## Start DATA FOR THE TASK

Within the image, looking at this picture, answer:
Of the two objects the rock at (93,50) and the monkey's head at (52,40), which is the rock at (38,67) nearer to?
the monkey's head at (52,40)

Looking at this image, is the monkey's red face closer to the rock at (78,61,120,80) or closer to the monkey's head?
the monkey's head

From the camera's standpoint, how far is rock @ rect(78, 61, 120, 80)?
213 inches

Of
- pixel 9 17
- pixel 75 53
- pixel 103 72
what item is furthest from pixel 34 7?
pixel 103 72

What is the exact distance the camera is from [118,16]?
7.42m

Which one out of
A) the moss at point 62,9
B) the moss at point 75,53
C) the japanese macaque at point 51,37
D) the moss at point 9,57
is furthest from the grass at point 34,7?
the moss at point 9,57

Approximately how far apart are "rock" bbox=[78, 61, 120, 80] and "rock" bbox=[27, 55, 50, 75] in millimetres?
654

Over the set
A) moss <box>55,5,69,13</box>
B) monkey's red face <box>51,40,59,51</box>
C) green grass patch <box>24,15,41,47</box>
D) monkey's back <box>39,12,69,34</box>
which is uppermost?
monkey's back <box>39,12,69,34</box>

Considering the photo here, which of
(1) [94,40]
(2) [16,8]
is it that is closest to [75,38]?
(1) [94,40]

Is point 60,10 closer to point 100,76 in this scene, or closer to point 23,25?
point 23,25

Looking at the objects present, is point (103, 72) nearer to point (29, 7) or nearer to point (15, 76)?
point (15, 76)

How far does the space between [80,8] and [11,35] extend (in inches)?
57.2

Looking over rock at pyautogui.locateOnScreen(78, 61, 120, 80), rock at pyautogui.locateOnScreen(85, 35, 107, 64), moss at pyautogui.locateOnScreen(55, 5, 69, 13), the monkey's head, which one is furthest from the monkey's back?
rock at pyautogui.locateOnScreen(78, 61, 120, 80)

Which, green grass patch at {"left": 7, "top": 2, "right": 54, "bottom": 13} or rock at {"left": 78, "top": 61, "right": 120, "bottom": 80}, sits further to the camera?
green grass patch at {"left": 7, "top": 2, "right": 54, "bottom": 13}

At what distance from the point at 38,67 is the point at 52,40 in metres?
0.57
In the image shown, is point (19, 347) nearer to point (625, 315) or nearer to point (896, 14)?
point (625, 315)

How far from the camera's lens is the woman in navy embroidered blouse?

## End DATA FOR THE TASK

• _WRITTEN REQUEST_: Return only the lines running from the line with "Which, green grass" to the last line of the records, both included, exactly as written.

• _FINAL ANSWER_:
Which, green grass patch at {"left": 7, "top": 2, "right": 54, "bottom": 13} or rock at {"left": 78, "top": 61, "right": 120, "bottom": 80}, sits further to the camera?
green grass patch at {"left": 7, "top": 2, "right": 54, "bottom": 13}

At what distance from the point at 38,67 is the point at 52,40 in metres?
0.57
In the image shown, is point (19, 347) nearer to point (625, 315) or nearer to point (896, 14)?
point (625, 315)

How far from the camera's lens is the woman in navy embroidered blouse?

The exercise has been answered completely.